'Shakespeare in Love' bows on London stage - with the dog
By Michael Roddy
LONDON (Reuters) - The 1998 hit movie "Shakespeare in Love" wove the Bard's famous words into a Hollywood romantic comedy. Now it's back in a stage version that retains the sly humor of Tom Stoppard's script while making it all seem a bit more Shakespearean.
The play that opened at London's Noel Coward theater on Wednesday night, backed by Disney and leading British producer Sonia Freedman, inevitably lacks the star power of Joseph Fiennes as Shakespeare, Gwyneth Paltrow - who won an Oscar for best actress - as Viola de Lesseps and Judi Dench as Queen Elizabeth I.

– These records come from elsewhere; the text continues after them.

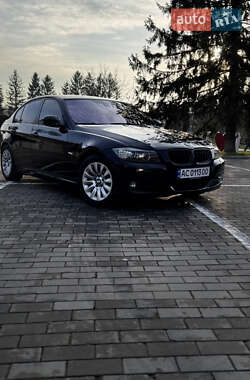 Седан BMW 3 Series 2009 в Луцке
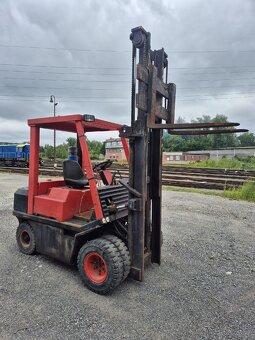Vysokozdvižný vozík JZD SV30 A, nosnost 3000kg, diesel - 6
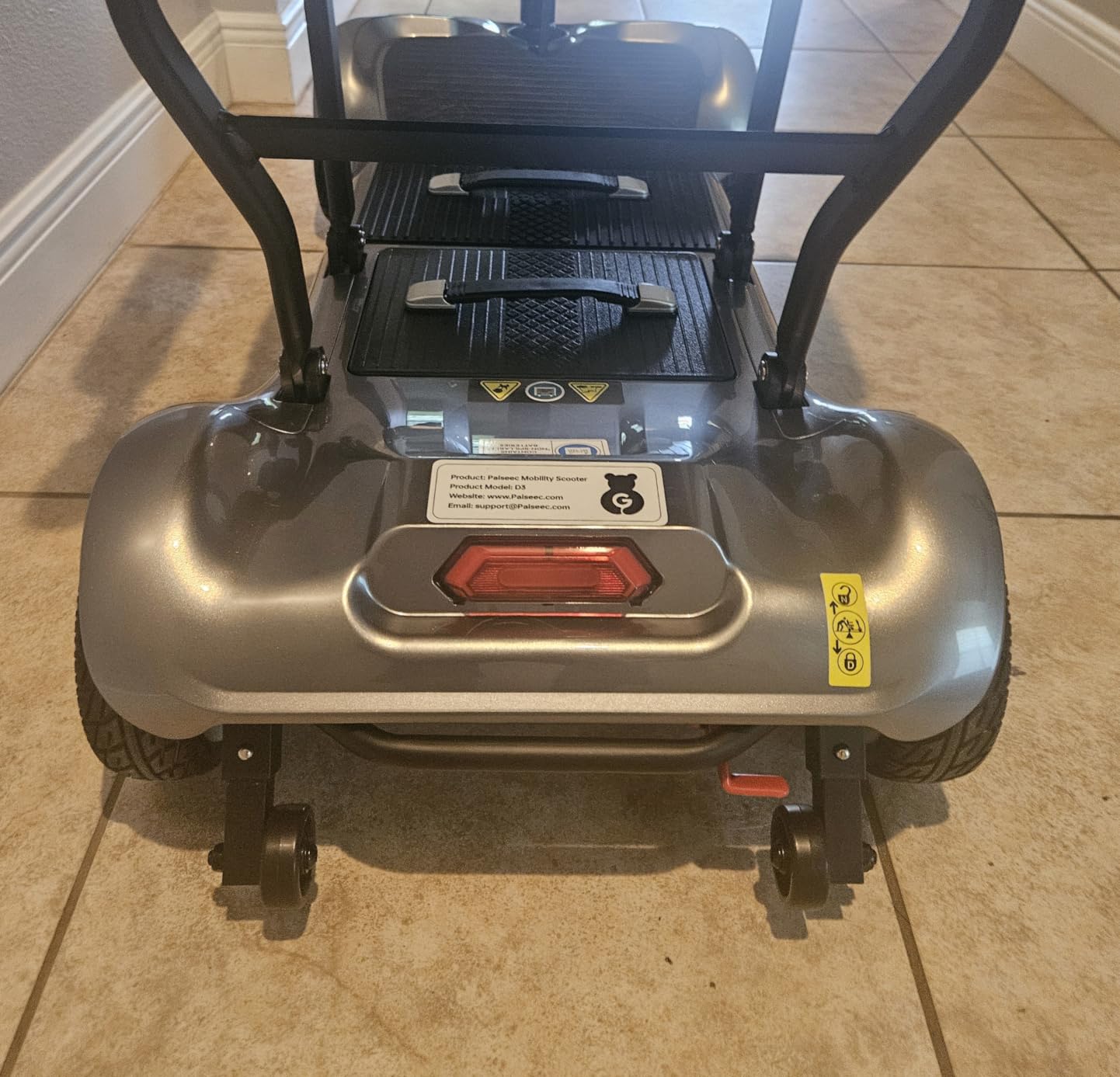 [2026 Upgraded] PAISEEC D3 Pro Ultra Lightweight Mobility Scooter, 2 Batt | 19Miles, 270W Motor All-Terrain, Fits Car Trunk, USB Port, Airline Approved for Travel, Shopping, Daily Use customer photo 1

But Tom Bateman as Shakespeare and Lucy Briggs-Owen as Viola bring an engaging and youthful energy to a script adopted from the screenplay by Stoppard and co-writer Marc Norman. Like the film, the play superimposes highlights from "Romeo and Juliet" over the story of penniless Will and the heiress Viola, their affair doomed by England's class system.
It is acted out on a wooden stage upon a stage, meant to be the Rose Theater in London, summer of 1593, with a huge cast of 28.

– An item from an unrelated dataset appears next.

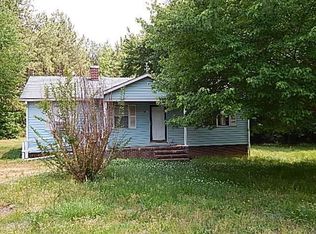 1203 Old River Rd, Carthage, NC 28327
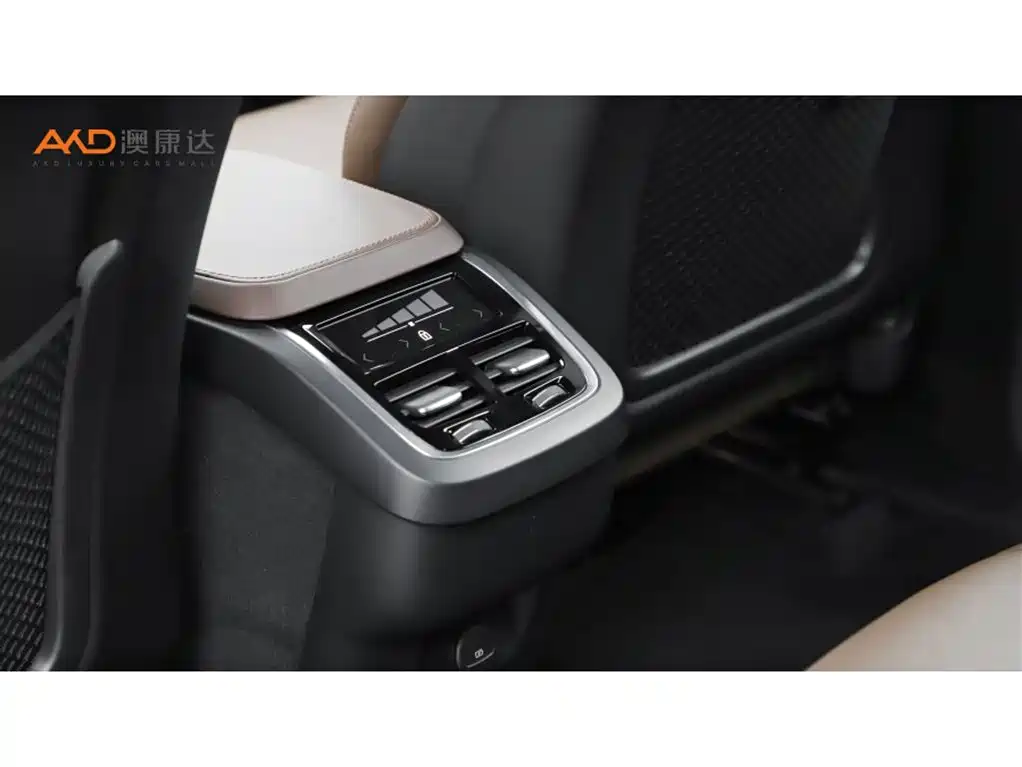 Volvo XC90 2023 — фото 10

The hardworking crew plays everyone from actors, innkeepers, an irate play investor who wants his money back and the theater-loving Queen Elizabeth I to officers of the crown, a nurse and a band of musicians, including a high-pitched countertenor and instrumentalists who can perform a smashing Irish jig.
In case you loved the movie and feared that the stage show, directed by the inventive Declan Donnellan, might have left out one of its best running gags, there is a dog.
Also retained is the memorable line when the stage-struck virgin Viola, who has met her idol Shakespeare by posing as a man and obtaining the male lead in "Romeo and Juliet", reveals who she is. They make love, after which she sighs: "I would not have thought it: there IS something better than a play."